EMBL adapter
Contains adapters for connecting EMBL content into GBIF.
This repository contains an EMBL API crawler that produces data that is later used for producing DwC-A files suitable for ingestion into GBIF. The result will replace the current EMBL dataset.
Expected use of the EMBL API by the crawler is described in this working document
The adapter is configured to run once a week at a specific time (might be changed in the future).
See properties startTime
and frequencyInDays
in the gbif-configuration project here.
Basic steps of the adapter:
- Request data from ENA portal API, two requests for each dataset + one taxonomy request (optional)
- Store raw data into database
- Process and store processed data into database (Perform backend deduplication)
- Clean temporal files
Requests
We get data from https://www.ebi.ac.uk/ena/portal/api. Query supports the following operators and characters: AND
, OR
, NOT
, ()
, """
, *
.
Requests requestUrl1
(sequence) and requestUrl2
(wgs_set) can be seen at gbif-configuration project here.
Sequence requests
Request with result=sequence
- a dataset for eDNA: environmental_sample=True, host="" (no host)
query=(specimen_voucher="*" OR country="*") AND dataclass!="CON" AND environmental_sample=true AND NOT host="*"
- include records with environmental_sample=true
- include records with coordinates and\or specimen_voucher
- exclude records dataclass="CON" see here
- exclude records with host
- a dataset for organism sequenced: environmental_sample=False, host="" (no host)
query=(specimen_voucher="*" OR country="*") AND dataclass!="CON" AND environmental_sample=false AND NOT host="*"
- include records with environmental_sample=false
- include records with coordinates and\or specimen_voucher
- exclude records dataclass="CON" see here
- exclude records with host
- a dataset with hosts
query=(specimen_voucher="*" OR country="*") AND dataclass!="CON" AND host="*" AND NOT host="human*" AND NOT host="*Homo sa*"
- include records with coordinates and\or specimen_voucher
- include records with host
- exclude records dataclass="CON" see here
- exclude records with human host
WGS_SET request
Request with result=wgs_set
.
These requests are pretty much the same with some differences:
- sequence_md5 field not supported, use specimen_voucher twice to match number of fields
- do not use dataclass filter
Taxonomy
Adapter requests taxonomy separately: download a zipped archive, unzip it and store it into database. Configuration is here.
Database
The data is stored in the postgres database after execution. Each dataset has own table with raw and processed data.
Database is created only once in the target environment and tables are cleaned up before every run.
Database creation scripts for data and taxonomy.

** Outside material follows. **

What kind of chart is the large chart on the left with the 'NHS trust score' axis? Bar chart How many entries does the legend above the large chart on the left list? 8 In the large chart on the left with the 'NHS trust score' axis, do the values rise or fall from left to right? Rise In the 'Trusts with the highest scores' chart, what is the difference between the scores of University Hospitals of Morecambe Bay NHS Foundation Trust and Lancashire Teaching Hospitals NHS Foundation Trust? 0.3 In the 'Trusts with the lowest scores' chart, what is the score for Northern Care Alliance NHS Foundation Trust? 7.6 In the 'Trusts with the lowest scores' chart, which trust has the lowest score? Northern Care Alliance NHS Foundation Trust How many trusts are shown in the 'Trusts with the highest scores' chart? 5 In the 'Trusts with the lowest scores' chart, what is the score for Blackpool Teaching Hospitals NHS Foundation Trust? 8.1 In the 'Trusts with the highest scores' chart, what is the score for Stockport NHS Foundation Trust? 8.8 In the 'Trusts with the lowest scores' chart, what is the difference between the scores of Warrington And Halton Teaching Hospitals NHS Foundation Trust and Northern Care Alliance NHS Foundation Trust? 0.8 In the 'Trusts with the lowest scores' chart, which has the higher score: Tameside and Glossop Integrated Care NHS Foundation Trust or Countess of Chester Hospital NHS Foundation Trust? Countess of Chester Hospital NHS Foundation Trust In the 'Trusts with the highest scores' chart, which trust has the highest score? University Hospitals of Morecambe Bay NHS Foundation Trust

See gbif-configuration here and here for connection properties.
Backend deduplication
We perform several deduplication steps.
First step
Perform SQL (local copy here), get rid of some duplicates and join data with taxonomy; based on issue here
Second step
Get rid of records with both missing specimen_voucher
and collection_date
Third step
Keep only one record with same sample_accession
and scientific_name
and get rid of the rest
DWC archives
Adapter stores all processed data back into database (tables with postfix _processed
) which then used by IPT as SQL sources.
Test datasets (UAT):
- https://www.gbif-uat.org/dataset/ee8da4a4-268b-4e91-ab5a-69a04ff58e7a
- https://www.gbif-uat.org/dataset/768eeb1f-a208-4170-9335-2968d17c7bdc
- https://www.gbif-uat.org/dataset/10628730-87d4-42f5-b593-bd438185517f
and production ones (prod):
- https://www.gbif.org/dataset/583d91fe-bbc0-4b4a-afe1-801f88263016
- https://www.gbif.org/dataset/393b8c26-e4e0-4dd0-a218-93fc074ebf4e
- https://www.gbif.org/dataset/d8cd16ba-bb74-4420-821e-083f2bac17c2
Configuration
Remember that all configuration files are in the private gbif-configuration project!
Configuration files in the directory src/main/resources
do not affect the adapter and can be used, for example, for testing (local run).
Local run
Use scripts start.sh and start-taxonomy.sh for local testing. Remember to provide valid logback and config files for the scripts (you may need to create databases before run).